A colpi di pagaia contro il tumore al seno. Perché salire su una canoa, sfidare la corrente, pagaiare per dimostrare di avere forza, allenare corpo e mente, cercare di raggiungere una sponda sicura, sono tutte metafore che raccontano la storia di chi ha affrontato il percorso del cancro.
È con questo spirito che la LILT di Palermo – grazie alla collaborazione del circolo nautico cittadino – ha avviato il percorso di recupero bio-psicofisico attraverso la disciplina sportiva del Dragon Boat (una canoa di 20 posti sulla quale si pagaia seduti su assi di legno), che vede protagoniste donne che hanno affrontato la patologia oncologica con interventi chirurgici e che avviano la ripresa funzionale a bordo del Dragone galleggiante.
Un progetto sportivo e solidale che sta crescendo e che oggi si prepara a una nuova importante sfida: il 2° trofeo nazionale organizzato dalla Lega italiana lotta ai tumori Nazionale, che si terrà a Bari il 22-23 settembre 2018. La squadra rosanera è pronta per la competizione e per arrivare preparata all’appuntamento lancia il nuovo progetto di crowdfunding sulla piattaforma siciliana Laboriusa.it.
Attraverso il finanziamento dal basso della campagna “Pink Dragon Boat”, che richiede un budget totale di 1.500 euro, i donatori digitali potranno sostenere l’associazione LILT Palermo nell’acquisto di 20 kit sportivi.
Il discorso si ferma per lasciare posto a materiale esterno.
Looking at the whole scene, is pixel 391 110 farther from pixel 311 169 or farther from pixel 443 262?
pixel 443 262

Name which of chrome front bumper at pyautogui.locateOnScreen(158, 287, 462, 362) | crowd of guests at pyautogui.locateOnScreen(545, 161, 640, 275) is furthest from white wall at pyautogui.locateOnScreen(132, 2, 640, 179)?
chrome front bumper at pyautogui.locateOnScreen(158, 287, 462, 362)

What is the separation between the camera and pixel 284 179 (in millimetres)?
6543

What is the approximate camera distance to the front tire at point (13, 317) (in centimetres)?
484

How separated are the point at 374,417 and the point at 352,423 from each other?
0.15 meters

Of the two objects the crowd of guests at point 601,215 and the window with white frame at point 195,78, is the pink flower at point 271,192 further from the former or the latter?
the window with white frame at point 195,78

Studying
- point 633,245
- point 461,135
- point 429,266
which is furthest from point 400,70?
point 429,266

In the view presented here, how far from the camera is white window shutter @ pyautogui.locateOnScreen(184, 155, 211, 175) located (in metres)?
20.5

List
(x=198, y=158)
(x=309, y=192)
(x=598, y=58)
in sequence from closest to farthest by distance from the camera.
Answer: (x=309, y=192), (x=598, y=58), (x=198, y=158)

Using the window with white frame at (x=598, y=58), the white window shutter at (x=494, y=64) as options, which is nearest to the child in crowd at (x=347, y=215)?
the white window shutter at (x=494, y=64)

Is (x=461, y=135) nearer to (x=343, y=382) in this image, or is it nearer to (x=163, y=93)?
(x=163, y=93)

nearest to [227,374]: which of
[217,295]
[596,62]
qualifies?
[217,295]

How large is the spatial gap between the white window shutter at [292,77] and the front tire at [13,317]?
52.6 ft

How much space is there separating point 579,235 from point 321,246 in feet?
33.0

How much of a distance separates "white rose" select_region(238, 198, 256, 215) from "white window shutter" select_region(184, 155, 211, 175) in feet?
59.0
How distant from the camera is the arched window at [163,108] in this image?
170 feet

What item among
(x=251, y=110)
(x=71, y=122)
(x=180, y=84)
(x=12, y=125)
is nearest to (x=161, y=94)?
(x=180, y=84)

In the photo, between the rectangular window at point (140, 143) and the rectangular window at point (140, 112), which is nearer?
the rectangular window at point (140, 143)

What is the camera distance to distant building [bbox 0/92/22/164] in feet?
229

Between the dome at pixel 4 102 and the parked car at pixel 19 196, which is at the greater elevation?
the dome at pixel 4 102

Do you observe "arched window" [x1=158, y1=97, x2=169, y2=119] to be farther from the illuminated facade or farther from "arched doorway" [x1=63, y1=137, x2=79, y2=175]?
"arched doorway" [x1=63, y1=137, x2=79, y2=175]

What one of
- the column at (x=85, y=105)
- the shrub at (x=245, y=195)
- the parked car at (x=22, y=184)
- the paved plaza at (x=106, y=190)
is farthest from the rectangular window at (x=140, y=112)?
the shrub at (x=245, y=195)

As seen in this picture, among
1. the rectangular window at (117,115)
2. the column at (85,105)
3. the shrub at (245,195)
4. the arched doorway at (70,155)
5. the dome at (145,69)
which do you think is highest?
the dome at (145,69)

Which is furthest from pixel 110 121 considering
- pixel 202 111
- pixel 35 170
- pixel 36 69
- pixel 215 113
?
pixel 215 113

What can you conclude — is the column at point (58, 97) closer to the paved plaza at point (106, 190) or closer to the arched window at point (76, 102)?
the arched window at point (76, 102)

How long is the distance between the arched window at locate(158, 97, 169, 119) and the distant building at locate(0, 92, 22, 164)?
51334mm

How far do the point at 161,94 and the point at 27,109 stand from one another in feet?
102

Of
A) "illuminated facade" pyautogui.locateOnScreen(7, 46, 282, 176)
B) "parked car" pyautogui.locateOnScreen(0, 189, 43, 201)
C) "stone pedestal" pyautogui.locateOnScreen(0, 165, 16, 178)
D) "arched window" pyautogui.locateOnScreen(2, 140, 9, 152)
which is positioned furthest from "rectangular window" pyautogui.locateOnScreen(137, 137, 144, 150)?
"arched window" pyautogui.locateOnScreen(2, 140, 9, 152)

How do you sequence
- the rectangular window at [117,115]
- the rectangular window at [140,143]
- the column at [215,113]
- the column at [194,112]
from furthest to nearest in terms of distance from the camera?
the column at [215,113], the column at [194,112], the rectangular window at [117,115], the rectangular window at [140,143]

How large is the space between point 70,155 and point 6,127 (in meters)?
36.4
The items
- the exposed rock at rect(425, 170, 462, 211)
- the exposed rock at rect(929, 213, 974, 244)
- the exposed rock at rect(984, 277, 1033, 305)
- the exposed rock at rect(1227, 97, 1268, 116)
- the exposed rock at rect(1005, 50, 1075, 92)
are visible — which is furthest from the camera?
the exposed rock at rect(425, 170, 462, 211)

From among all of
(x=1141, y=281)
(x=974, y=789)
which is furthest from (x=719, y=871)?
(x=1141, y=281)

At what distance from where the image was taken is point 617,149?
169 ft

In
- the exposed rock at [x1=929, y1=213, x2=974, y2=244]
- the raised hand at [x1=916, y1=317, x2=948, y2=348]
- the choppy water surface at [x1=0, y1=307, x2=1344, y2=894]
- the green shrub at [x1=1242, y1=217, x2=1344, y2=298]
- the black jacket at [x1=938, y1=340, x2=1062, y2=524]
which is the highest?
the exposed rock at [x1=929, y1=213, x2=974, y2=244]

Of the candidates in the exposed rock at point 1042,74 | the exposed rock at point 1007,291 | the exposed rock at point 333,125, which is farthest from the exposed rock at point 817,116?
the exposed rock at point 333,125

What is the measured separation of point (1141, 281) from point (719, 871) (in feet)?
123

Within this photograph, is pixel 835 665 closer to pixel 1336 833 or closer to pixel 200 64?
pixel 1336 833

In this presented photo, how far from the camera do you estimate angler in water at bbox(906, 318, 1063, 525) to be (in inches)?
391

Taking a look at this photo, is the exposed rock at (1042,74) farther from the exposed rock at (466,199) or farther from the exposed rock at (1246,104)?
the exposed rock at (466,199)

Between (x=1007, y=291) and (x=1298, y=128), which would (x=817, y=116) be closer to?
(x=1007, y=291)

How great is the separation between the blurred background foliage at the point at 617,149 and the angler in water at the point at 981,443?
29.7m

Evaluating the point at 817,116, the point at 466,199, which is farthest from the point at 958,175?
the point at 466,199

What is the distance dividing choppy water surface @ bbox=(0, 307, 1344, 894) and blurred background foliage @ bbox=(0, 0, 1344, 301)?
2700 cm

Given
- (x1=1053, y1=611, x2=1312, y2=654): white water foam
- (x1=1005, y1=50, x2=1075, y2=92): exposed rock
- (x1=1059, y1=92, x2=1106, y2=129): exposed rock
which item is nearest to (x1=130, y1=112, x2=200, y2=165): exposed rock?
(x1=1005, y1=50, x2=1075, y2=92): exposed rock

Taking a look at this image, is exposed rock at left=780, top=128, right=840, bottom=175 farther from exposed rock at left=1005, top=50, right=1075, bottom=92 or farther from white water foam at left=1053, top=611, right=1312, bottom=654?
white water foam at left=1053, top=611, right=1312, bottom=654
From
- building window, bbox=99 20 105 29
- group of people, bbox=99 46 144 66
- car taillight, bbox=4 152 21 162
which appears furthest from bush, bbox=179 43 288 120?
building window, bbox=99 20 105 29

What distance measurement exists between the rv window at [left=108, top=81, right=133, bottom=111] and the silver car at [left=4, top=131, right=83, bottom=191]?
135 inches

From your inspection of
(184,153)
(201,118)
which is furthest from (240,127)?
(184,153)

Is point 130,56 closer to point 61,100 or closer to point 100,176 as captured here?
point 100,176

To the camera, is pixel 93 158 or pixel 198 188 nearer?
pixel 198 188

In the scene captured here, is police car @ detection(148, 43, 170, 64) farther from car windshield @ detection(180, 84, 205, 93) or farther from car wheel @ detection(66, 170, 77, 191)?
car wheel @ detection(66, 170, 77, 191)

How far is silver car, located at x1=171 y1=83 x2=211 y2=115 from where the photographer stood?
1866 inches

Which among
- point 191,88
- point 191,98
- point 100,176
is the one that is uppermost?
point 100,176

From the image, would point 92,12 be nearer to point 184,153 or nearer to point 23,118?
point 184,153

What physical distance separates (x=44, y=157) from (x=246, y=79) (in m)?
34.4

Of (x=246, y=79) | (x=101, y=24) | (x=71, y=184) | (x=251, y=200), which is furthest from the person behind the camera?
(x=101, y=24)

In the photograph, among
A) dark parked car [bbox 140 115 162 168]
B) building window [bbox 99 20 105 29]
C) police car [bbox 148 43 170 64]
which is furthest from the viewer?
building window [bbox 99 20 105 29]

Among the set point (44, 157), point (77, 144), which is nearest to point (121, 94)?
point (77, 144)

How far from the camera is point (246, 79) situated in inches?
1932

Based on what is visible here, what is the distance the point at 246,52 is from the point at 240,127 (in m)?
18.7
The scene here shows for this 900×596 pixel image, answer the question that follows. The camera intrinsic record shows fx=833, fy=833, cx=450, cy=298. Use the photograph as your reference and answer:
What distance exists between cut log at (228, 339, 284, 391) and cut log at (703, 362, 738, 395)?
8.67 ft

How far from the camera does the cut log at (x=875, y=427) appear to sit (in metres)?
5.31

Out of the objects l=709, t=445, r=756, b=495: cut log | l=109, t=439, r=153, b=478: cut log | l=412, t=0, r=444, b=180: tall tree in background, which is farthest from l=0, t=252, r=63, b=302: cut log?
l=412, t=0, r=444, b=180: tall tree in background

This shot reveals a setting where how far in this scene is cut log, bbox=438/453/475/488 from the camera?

T-shirt, maglie tecniche, tute e zainetti saranno affidati al team tutto al femminile di “dragonesse in rosa” che ha deciso di vivere questo sport come un nuovo modo di stare insieme, unite dai battiti dell’adrenalina della sana competizione e dal desiderio di valorizzare il proprio corpo.
Del resto, è proprio questo il senso della donazione a supporto del progetto lanciato in questi giorni sul web: vedere i sorrisi di donne straordinarie, cariche di forza, che pagaiano tra le onde del mare, all’unisono, per la lotta contro il tumore.

LABORIUSA, COME DONARE

Per offrire un contributo e sostenere la campagna sulla piattaforma bastano pochi passi:
• Collegati su www.laboriusa.it
• Seleziona il progetto da sostenere
• Compila i dati richiesti
• Scegli la somma da destinare e la modalità di pagamento (paypal, carta di credito, bonifico)
• Condividi la tua donazione sui social
• Laboriusa invierà agli utenti una ricevuta di pagamento e la “ricompensa” che le associazioni metteranno a disposizione per i propri donatori.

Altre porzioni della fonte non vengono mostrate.